>> start Dataset extract

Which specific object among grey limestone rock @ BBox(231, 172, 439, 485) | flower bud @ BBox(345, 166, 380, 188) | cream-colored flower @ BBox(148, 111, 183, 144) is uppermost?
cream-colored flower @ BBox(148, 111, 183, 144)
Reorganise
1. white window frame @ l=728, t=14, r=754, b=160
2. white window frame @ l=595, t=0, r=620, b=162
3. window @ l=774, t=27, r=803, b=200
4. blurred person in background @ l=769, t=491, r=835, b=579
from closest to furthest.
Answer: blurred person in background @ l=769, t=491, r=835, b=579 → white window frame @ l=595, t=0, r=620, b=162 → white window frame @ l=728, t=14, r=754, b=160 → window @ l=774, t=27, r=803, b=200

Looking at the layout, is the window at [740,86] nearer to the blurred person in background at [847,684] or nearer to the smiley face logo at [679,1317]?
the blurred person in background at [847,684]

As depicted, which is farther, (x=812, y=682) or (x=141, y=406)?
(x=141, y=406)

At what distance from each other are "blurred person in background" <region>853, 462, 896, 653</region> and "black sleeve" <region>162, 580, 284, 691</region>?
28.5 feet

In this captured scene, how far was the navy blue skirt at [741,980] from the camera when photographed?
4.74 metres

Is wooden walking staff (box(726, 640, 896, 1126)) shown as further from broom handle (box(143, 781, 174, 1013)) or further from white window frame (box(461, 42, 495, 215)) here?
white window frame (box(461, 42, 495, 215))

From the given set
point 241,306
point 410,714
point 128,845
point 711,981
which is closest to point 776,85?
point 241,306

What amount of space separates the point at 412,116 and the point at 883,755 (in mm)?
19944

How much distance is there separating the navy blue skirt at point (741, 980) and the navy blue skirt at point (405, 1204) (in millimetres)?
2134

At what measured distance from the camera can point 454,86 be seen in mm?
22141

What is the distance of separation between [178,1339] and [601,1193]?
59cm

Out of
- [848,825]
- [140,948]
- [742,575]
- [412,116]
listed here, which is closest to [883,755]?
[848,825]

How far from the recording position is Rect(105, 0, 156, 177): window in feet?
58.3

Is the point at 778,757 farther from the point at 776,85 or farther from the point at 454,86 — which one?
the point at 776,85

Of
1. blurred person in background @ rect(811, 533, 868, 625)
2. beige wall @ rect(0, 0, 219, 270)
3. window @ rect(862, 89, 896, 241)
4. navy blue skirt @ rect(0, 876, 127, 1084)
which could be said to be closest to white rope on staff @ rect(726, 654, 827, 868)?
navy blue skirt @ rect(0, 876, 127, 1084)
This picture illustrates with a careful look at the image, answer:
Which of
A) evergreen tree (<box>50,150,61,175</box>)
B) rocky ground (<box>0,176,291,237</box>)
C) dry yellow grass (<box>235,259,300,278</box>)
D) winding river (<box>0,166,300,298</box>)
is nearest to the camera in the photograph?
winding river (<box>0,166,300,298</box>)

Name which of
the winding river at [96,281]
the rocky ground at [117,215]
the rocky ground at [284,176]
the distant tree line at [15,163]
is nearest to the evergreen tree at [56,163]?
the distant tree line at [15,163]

>> end Dataset extract

Rewrite the entries above so that "beige wall" becomes "tan wall" wherever it appears, keeping every other line and character the same.

Reply to the task:
Which specific object among grey limestone rock @ BBox(231, 172, 439, 485) | flower bud @ BBox(345, 166, 380, 188) | cream-colored flower @ BBox(148, 111, 183, 144) is uppermost?
cream-colored flower @ BBox(148, 111, 183, 144)
Reorganise
1. white window frame @ l=728, t=14, r=754, b=160
2. white window frame @ l=595, t=0, r=620, b=162
3. window @ l=774, t=27, r=803, b=200
4. blurred person in background @ l=769, t=491, r=835, b=579
from closest to furthest.
Answer: blurred person in background @ l=769, t=491, r=835, b=579 → white window frame @ l=595, t=0, r=620, b=162 → white window frame @ l=728, t=14, r=754, b=160 → window @ l=774, t=27, r=803, b=200

Looking at the layout, is the window at [740,86] nearer to the blurred person in background at [847,684] or nearer to the smiley face logo at [679,1317]?
the blurred person in background at [847,684]

As depicted, which is farther, (x=812, y=682) or (x=141, y=406)?
(x=141, y=406)

At what distance from each other are "blurred person in background" <region>853, 462, 896, 653</region> and "black sleeve" <region>162, 580, 284, 691</region>?
28.5 feet

In this captured scene, how far was the navy blue skirt at [741,980] from the camera when photographed?
4.74 metres

Is wooden walking staff (box(726, 640, 896, 1126)) shown as further from broom handle (box(143, 781, 174, 1013)) or further from white window frame (box(461, 42, 495, 215)) here?
white window frame (box(461, 42, 495, 215))

From the given set
point 241,306
point 410,714
point 128,845
point 711,981
which is closest to point 776,85?
point 241,306

What amount of space separates the point at 412,116 and the point at 883,755 (in mm)?
19944

How much distance is there separating the navy blue skirt at point (741, 980) and the navy blue skirt at point (405, 1204) (in millimetres)?
2134

At what measured distance from the camera can point 454,86 be seen in mm?
22141

What is the distance of separation between [178,1339] and [601,1193]?
59cm

Out of
- [848,825]
- [140,948]
- [742,575]
- [412,116]
listed here, which is closest to [883,755]?
[848,825]

How far from the recording position is Rect(105, 0, 156, 177): window in feet?
58.3

Is the point at 778,757 farther from the point at 776,85 or farther from the point at 454,86 — which one?
the point at 776,85

Of
1. blurred person in background @ rect(811, 533, 868, 625)
2. tan wall @ rect(0, 0, 219, 270)
3. window @ rect(862, 89, 896, 241)
4. navy blue skirt @ rect(0, 876, 127, 1084)
which could be said to be closest to white rope on staff @ rect(726, 654, 827, 868)?
navy blue skirt @ rect(0, 876, 127, 1084)
This picture illustrates with a careful look at the image, answer:
Which of
A) evergreen tree (<box>50,150,61,175</box>)
B) rocky ground (<box>0,176,291,237</box>)
C) dry yellow grass (<box>235,259,300,278</box>)
D) winding river (<box>0,166,300,298</box>)
is nearest to the camera in the photograph?
winding river (<box>0,166,300,298</box>)

Name which of
the winding river at [96,281]
the rocky ground at [117,215]
the rocky ground at [284,176]
the distant tree line at [15,163]
is nearest to the evergreen tree at [56,163]?
the distant tree line at [15,163]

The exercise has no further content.